Consigne
Rédigez la suite du texte sur les perspectives mondiales de 2015 en reprenant immédiatement après sa dernière phrase.

Texte fourni
>>

En Europe et dans le monde, 2015 va accélérer la redistribution des cartes entre les nations. Pour la France, malade, cette nouvelle année sera critique : réformer ou s’enliser.
L’année 2015 s’ouvre sous le signe de la remontée des risques. L’économie mondiale bénéficie certes de facteurs favorables : la baisse de 40 % du prix du pétrole, qui entraîne un transfert de plus de 3 milliards par jour vers les pays consommateurs ; la solidité de la reprise des États-Unis, où l’activité progresse de 3 % par an, associée à la remontée du dollar ; la faible inflation, qui va de pair avec des taux d’intérêt historiquement bas, même si la politique monétaire se resserre aux États-Unis et aux Royaume-Uni tandis qu’elle s’assouplit en Europe et au Japon.
Pour autant, ces changements ne signifient pas une plus grande stabilité. Leur ampleur et leur rapidité soulignent la volatilité du système mondial, où les chocs se multiplient sans qu’existent une superpuissance ou une régulation internationale pour les réassurer. Risques économiques avec le ralentissement chinois, la débâcle russe, la déflation de l’Europe et du Japon, que les Abenomics ont échoué à ranimer. Risques financiers avec le renouveau des bulles spéculatives sur certains marchés immobiliers et certaines Bourses, ainsi que le regain des tensions autour de la Grèce. Risques monétaires avec le krach du rouble et la tourmente qui affecte les devises émergentes. Risques sociaux avec les manifestations contre l’austérité en Italie, en Espagne ou en Belgique. Risques politiques avec la montée des populismes, des extrémismes et des séparatismes, de Podemos en Espagne à Syriza en Grèce en passant par la revendication d’indépendance de la Catalogne ou la dynamique du Brexit (abréviation de « Britain Exit ») au Royaume-Uni. Risques stratégiques avec la poussée de la Chine dans le Pacifique, le renouveau agressif des empires russe et turc, le chaos du Moyen-Orient et la propagation du terrorisme tout au long d’un arc qui court du Nigeria à l’Afghanistan.
L’année 2015 verra donc s’accélérer la redistribution des cartes entre les continents, les nations mais aussi les entreprises. En témoigne la multiplication des opérations financières, qui souligne l’intensité de la restructuration du capitalisme face aux révolutions des technologies numériques (Google, Uber) ou de l’énergie (scission d’E.ON). La grande divergence s’approfondira entre ceux qui se réforment et s’adaptent d’une part, ceux qui restent immobiles ou se replient d’autre part. Les États-Unis, la Chine ou l’Afrique compteront parmi les gagnants. L’Europe et le Japon sont très vulnérables car cumulant vieillissement, déflation et surendettement. La Russie et le Brésil figureront parmi les grands perdants s’ils n’engagent pas un revirement radical, stratégique pour la Russie, qui est en train de payer son rêve impérial d’une débâcle économique, politique pour le Brésil, qui doit rompre avec l’étatisme, le protectionnisme et la corruption qui le minent.

<<

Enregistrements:

>>

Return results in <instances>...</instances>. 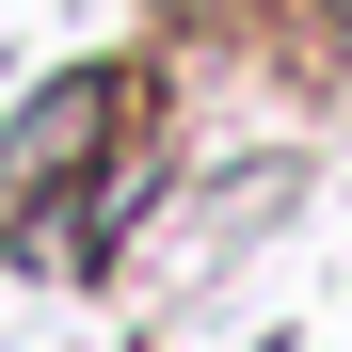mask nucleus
<instances>
[{
  "instance_id": "1",
  "label": "nucleus",
  "mask_w": 352,
  "mask_h": 352,
  "mask_svg": "<svg viewBox=\"0 0 352 352\" xmlns=\"http://www.w3.org/2000/svg\"><path fill=\"white\" fill-rule=\"evenodd\" d=\"M80 144H96V80H65L16 144H0V192H32V176H48V160H80Z\"/></svg>"
}]
</instances>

<<

Résultat produit
La France aborde 2015 dans une situation critique. Son déclin économique est devenu absolu, marqué par une production industrielle revenue à son niveau de 1994, un nombre d’emplois marchands ramenés au niveau de 2004 (15,8 millions). Il en résulte un chômage endémique qui frappe 6 millions de personnes et une paupérisation galopante avec une richesse par habitant inférieure de 6 % à la moyenne des pays développés. Les finances publiques sont sorties de tout contrôle du fait de la dérive des dépenses sociales (670 milliards d’euros), qui atteignent 15 % des transferts mondiaux pour 3,7 % de la production. La France est ainsi devenue un risque majeur pour la zone euro, dont elle pourrait relancer la crise. C’est notre pays, par le caractère insoutenable de son modèle économique et social ainsi que par son refus de le réformer, qui bloque la reprise de l’Europe et non pas l’Europe qui provoque la grande stagnation française.
En l’absence de réformes réelles, la France continuera à s’enfoncer en 2015. L’amélioration de l’environnement extérieur qui résultera de la chute du prix du pétrole, de la baisse de l’euro, de la faiblesse des taux d’intérêt et de la remise en route du crédit bancaire ne suffira pas à la faire redémarrer. Les faillites d’entreprise resteront au plus haut (63 000 par an) avec l’effritement de leurs marges, puisque le CICE n’apportera au mieux que 17 milliards, à comparer aux 35 milliards de prélèvements supplémentaires.
L’instabilité législative, réglementaire et fiscale ne se dément pas et s’affirme comme une arme de destruction massive de l’investissement et de l’emploi. Le chômage touchera près de 11 % de la population active. L’exil des talents et des cerveaux, des capitaux et des centres de décisions se poursuit. Le déficit public, du fait de la surestimation des recettes (12 milliards d’euros) et du caractère virtuel des économies (92 500 nouveaux emplois publics ont été créés en 2014, portant l’effectif de la fonction publique à 5,6 millions d’agents), s’établira au-delà de 4,5 % du PIB, portant la dette à 100 % du PIB à la fin de 2015. Loin de se redresser, la France verra l’écart se creuser avec les pays européens qui se sont réformés, l’Allemagne mais aussi l’Espagne de Mariano Rajoy ou l’Italie de Matteo Renzi.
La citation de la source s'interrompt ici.